**KUTIPAN TEKS**

Tagged Under:

Diskusi Mingguan #3 : Agama Lokal


(Ditulis oleh: Abdul Mujib) 
Pembahasan tentang agama (maupun yang lain) seringkali memunculkan dikotomi; agama bisa dipahami sebagai firman tuhan atau tradisi. Secara akademik, tulisan ini mencoba untuk melihat agama dari perspektif yang berbeda. Wilfred Cantwel Smith (1964) mengungkapkan bahwa terbentuknya agama secara institusional sekitar abad ke-16, dimana pada saat itu Kristen sebagai prototype (model) bagi kiblat terbentuknya agama yang lain. Standararisasi agama yang terdiri dari adanya kepercayaan Tuhan, doktrin serta penganutnya ini (yang harus transnasional; agama harus dianut diberbagai negara), dalam bukunya disebut reifikasi, yaitu peng-empirisan yang abstrak (atau lebih tepatnya, penarikan garis kesamaan tentang apa yang disebut agama). Karena sebelum zaman kolonial, di Barat, agama bagi pemeluknya dipahami sebagai community yang lekat dengan kerajaan atau negara.
Untuk kasus Hindu dan Budha mempunyai perlakukan/ proses yang berbeda. Masih akibat dari post-kolonial, hindu dan budha dianggap sebagai agama karena untuk menyebut daerah jajahan Barat yaitu India. Untuk menggolongkannya, mereka “dipaksa” untuk mempunyai Tuhan dengan cara melabeli –ism, sehingga menjadi Hinduism dan Budhism. Kedua agama ini yang pada awalnya (hanya) tradisi, berkembang ke berbagai belahan dunia. Untuk Islam, yang menolak untuk disebut Mohammadism, mempunyai daya tawar pada saat itu. Oleh karena itu, agama dalam akademik merupakan social construction; agama bukan dianggap sebagai yang lahir secara alamiah, tetapi agama hidup dalam sejarah manusia (Bagir, 2015).

**BLOK DATA**

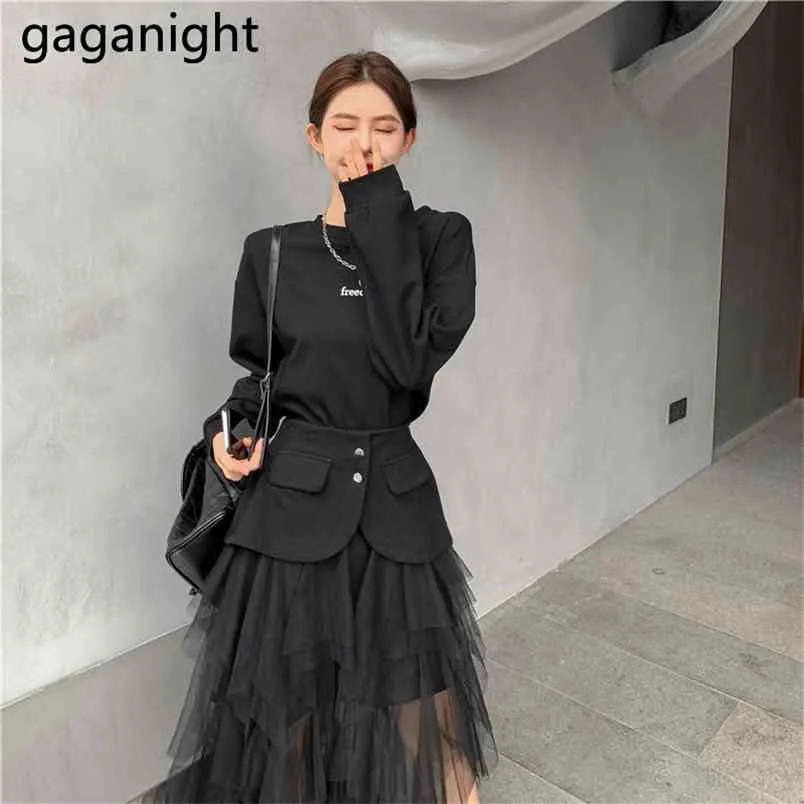 Elegant Women Two Pieces Set Letter O-neck Slim Hoodie High Waist Layer Tulle Skirt 2 Chic Outfit Lady Suit 210601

**SOAL YANG DIKERJAKAN**
**1)** Tuliskan ulang secara persis seluruh bagian tulisan tentang agama lokal, mulai dari "(Ditulis oleh: Abdul" sampai dengan "kerajaan atau negara.".
**2)** Teruskan tulisan tentang agama lokal itu, dimulai setelah kalimat terakhirnya.

**JAWABAN BERURUTAN**
**1)**
(Ditulis oleh: Abdul Mujib) 
Pembahasan tentang agama (maupun yang lain) seringkali memunculkan dikotomi; agama bisa dipahami sebagai firman tuhan atau tradisi. Secara akademik, tulisan ini mencoba untuk melihat agama dari perspektif yang berbeda. Wilfred Cantwel Smith (1964) mengungkapkan bahwa terbentuknya agama secara institusional sekitar abad ke-16, dimana pada saat itu Kristen sebagai prototype (model) bagi kiblat terbentuknya agama yang lain. Standararisasi agama yang terdiri dari adanya kepercayaan Tuhan, doktrin serta penganutnya ini (yang harus transnasional; agama harus dianut diberbagai negara), dalam bukunya disebut reifikasi, yaitu peng-empirisan yang abstrak (atau lebih tepatnya, penarikan garis kesamaan tentang apa yang disebut agama). Karena sebelum zaman kolonial, di Barat, agama bagi pemeluknya dipahami sebagai community yang lekat dengan kerajaan atau negara.

**2)**
Di Indonesia, ketika zaman Sukarno, masih mengakui beberapa agama dunia dan aliran kepercayaan. Akan tetapi setelah beralih ke era Suharto selaku presiden ia menerbitkan peraturan PNPS No. 1 tahun 1965 yang membatasi hanya world religion yang diakui di Indonesia. Peraturan tersebut menghapus legalitas aliran kepercayaan dan kong hu cu. Sehingga dimulai pada tahun tersebut, Agama missionaris dan dakwah  berlomba-lomba untuk mengagamakan orang yang “dianggap” belum beragama.
Dengan berlakunya peraturan tersebut, banyak penganut agama lokal (agama asli Indonesia, seperti sunda wiwitan, amatoa, permalim, dll), meskipun mereka ber-KTP Islam atau Kristen, mereka tetap menjalankan ritual (lokal) mereka. sehingga masih banyak dari mereka yang dianggap musyrik karena masih menjalankan ritualnya. Padahal mereka mempunyai cara tersendiri yang memahami agama.
Meskipun pemerintah Indonesia menjamin warganya untuk bebas memeluk agamanya masing-masing sesuai dengan pasal 29 dan juga pondasi Pancasila sila ke-1 tentang Ketuhanan yang Maha Esa, agama lokal belum bisa diakui sebagai agama. Tentunya hal ini menimbulkan kecemburuan dengan apa yang dilakukan oleh Hindu (yang punya banyak Tuhan) dan Budha (yang tidak bertuhan). Oleh karena agama-agama itu mempunyai jaringan transnasional, sehingga pemerintah mampu mengkondisikan mereka (seolah-olah) bertuhan dan Esa.

Perspektif atau paradigma antara agama dunia dan agama lokal:


Perbedaan mendasar antara agama dunia dan agama lokal adalah posisi tuhan maupun alam terhadap manusia. Pada agama dunia (utamanya Islam-Kristen) posisi Tuhan selalu diatas manusia dan alam diciptakan oleh Tuhan untuk manusia. Sedangkan pada agama lokal, Tuhan (mungkin kita sering menyebut dengan roh/ animism) bisa berada dimana-mana seperti pohon atau gunung. Antara Tuhan dan alam adalah sederajat dengan manusia itu sendiri selaku subjek, dan alam bukan sebagai objek, melainkan subjek yang lain. Oleh karena itu, secara akademik, ada istilah inter-subjektif.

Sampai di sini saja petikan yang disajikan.